:: DATA ROWS ::
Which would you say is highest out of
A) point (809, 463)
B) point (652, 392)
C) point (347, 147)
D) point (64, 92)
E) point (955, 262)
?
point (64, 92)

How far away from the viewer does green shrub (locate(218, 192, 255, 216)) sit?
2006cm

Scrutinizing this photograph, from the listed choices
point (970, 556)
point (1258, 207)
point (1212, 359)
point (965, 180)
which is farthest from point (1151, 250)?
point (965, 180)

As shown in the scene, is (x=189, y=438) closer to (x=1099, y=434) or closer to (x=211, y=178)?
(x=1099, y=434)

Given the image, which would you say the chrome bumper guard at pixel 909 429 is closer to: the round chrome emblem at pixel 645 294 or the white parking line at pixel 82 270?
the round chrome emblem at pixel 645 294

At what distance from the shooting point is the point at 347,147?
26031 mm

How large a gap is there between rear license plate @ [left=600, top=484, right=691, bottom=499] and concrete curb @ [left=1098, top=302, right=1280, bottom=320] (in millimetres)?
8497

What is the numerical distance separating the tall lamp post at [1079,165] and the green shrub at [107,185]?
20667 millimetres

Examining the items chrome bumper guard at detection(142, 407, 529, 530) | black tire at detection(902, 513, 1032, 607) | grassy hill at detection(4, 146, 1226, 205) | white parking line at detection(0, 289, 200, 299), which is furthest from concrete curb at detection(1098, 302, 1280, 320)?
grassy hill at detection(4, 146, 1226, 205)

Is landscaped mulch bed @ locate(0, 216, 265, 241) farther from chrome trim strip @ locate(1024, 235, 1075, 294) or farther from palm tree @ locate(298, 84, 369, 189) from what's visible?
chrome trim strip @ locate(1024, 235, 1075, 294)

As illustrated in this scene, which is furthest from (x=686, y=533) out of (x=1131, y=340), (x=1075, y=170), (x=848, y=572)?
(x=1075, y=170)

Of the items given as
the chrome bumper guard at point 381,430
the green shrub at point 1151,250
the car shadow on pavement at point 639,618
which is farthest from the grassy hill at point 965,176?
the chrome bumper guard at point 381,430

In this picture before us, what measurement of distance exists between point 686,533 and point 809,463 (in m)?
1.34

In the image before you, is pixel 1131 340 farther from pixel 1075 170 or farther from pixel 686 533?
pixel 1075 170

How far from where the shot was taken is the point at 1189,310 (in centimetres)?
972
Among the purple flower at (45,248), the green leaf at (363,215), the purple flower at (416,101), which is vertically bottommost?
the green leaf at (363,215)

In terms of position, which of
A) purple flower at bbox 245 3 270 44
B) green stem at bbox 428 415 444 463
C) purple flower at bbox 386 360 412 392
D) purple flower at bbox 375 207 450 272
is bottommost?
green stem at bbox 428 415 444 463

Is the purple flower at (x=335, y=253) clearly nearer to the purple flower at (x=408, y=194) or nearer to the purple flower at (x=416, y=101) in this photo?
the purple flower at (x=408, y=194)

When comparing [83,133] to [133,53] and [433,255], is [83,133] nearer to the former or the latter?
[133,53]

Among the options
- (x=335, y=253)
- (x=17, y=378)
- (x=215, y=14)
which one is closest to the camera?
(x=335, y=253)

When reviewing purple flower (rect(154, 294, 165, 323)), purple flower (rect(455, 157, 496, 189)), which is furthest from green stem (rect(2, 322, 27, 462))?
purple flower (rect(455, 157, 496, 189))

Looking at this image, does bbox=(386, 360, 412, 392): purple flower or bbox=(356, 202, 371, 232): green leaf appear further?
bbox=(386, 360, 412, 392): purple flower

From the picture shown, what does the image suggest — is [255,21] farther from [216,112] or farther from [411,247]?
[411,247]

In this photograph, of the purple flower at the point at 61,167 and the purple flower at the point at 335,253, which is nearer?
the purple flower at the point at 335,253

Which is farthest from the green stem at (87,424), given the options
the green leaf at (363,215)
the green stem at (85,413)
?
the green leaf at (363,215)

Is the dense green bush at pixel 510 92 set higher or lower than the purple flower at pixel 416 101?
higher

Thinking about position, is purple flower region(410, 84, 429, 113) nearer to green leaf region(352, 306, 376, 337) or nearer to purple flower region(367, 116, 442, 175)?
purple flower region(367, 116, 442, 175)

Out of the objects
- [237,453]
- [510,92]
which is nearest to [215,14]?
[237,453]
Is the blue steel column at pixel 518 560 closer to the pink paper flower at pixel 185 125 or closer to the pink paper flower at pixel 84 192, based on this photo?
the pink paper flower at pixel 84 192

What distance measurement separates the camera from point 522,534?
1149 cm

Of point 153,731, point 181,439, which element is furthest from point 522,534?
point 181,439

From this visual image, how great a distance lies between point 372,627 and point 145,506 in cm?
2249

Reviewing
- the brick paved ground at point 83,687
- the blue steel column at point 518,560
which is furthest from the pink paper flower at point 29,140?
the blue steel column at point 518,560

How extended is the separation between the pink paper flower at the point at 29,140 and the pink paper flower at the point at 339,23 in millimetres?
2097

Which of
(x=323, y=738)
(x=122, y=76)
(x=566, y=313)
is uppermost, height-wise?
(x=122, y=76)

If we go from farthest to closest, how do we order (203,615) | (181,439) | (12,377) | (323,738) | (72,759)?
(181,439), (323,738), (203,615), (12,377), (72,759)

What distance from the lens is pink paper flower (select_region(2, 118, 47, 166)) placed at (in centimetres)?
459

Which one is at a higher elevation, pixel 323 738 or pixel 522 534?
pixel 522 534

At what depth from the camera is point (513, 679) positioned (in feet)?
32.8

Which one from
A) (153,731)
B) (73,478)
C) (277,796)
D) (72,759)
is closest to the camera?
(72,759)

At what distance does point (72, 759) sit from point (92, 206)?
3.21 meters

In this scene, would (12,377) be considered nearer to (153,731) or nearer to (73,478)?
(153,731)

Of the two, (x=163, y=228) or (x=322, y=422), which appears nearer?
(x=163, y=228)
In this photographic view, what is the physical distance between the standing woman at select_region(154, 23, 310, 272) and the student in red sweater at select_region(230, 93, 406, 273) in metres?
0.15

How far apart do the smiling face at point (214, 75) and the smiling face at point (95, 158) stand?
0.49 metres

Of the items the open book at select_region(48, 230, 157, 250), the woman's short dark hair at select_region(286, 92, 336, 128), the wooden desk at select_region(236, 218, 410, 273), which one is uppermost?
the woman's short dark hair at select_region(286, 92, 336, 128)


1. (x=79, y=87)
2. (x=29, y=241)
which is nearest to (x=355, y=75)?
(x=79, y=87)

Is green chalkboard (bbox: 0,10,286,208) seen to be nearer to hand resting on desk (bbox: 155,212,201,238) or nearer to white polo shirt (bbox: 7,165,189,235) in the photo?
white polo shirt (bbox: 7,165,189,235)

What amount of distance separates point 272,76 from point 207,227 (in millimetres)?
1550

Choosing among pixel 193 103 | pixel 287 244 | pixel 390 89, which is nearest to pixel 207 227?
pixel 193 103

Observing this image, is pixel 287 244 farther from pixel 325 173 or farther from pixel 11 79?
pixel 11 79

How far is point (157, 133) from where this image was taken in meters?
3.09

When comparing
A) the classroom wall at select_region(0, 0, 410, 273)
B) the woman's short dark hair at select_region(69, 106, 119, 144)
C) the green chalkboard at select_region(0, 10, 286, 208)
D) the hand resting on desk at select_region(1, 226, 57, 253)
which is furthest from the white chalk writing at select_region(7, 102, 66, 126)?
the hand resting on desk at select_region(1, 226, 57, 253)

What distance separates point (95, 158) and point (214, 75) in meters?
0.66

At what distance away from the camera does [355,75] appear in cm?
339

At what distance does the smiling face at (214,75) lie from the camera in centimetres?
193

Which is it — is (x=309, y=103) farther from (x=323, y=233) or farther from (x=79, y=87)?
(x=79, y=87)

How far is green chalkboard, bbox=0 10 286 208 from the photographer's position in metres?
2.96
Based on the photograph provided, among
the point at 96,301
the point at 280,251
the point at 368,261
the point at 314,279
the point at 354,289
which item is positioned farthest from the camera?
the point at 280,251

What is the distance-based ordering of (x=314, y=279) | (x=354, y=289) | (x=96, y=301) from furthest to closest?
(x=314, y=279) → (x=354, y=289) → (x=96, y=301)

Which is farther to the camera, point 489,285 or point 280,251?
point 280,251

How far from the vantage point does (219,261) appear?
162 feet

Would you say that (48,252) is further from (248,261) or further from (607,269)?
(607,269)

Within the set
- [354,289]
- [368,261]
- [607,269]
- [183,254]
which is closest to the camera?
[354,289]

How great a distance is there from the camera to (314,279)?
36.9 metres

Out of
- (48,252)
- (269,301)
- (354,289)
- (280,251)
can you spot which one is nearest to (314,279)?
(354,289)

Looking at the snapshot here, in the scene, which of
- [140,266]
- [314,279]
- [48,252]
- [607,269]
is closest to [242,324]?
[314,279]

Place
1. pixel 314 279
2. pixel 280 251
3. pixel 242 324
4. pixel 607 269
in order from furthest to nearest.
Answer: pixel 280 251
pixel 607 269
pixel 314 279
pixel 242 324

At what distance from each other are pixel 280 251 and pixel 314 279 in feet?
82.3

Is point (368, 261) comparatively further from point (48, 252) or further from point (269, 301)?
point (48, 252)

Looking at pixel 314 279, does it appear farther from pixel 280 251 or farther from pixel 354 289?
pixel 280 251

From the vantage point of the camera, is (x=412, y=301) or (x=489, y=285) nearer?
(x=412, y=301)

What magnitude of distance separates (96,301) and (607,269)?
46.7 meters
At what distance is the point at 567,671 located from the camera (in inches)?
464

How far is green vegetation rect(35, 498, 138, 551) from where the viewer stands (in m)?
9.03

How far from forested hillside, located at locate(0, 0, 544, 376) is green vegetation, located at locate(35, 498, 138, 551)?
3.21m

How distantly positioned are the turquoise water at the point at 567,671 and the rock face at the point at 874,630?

:: WHAT THE TASK ASKS ::
Reproduce the material word for word, from the line containing "What distance from the lens" through the line containing "0.49 metres", including both of those lines.

:: COMPLETE OUTPUT ::
What distance from the lens is pink paper flower (select_region(2, 118, 47, 166)) placed at (in centimetres)?
459

Which one is at a higher elevation, pixel 323 738 or pixel 522 534?
pixel 522 534

At what depth from the camera is point (513, 679) positioned (in feet)?
32.8

Which one from
A) (153,731)
B) (73,478)
C) (277,796)
D) (72,759)
is closest to the camera?
(72,759)

At what distance does point (72, 759) sit from point (92, 206)?
3.21 meters

In this scene, would (12,377) be considered nearer to (153,731) or nearer to (73,478)?
(153,731)

Of the two, (x=163, y=228) or (x=322, y=422), which appears nearer?
(x=163, y=228)
In this photographic view, what is the physical distance between the standing woman at select_region(154, 23, 310, 272) and the student in red sweater at select_region(230, 93, 406, 273) in metres?
0.15

How far apart do the smiling face at point (214, 75) and the smiling face at point (95, 158) stand?
0.49 metres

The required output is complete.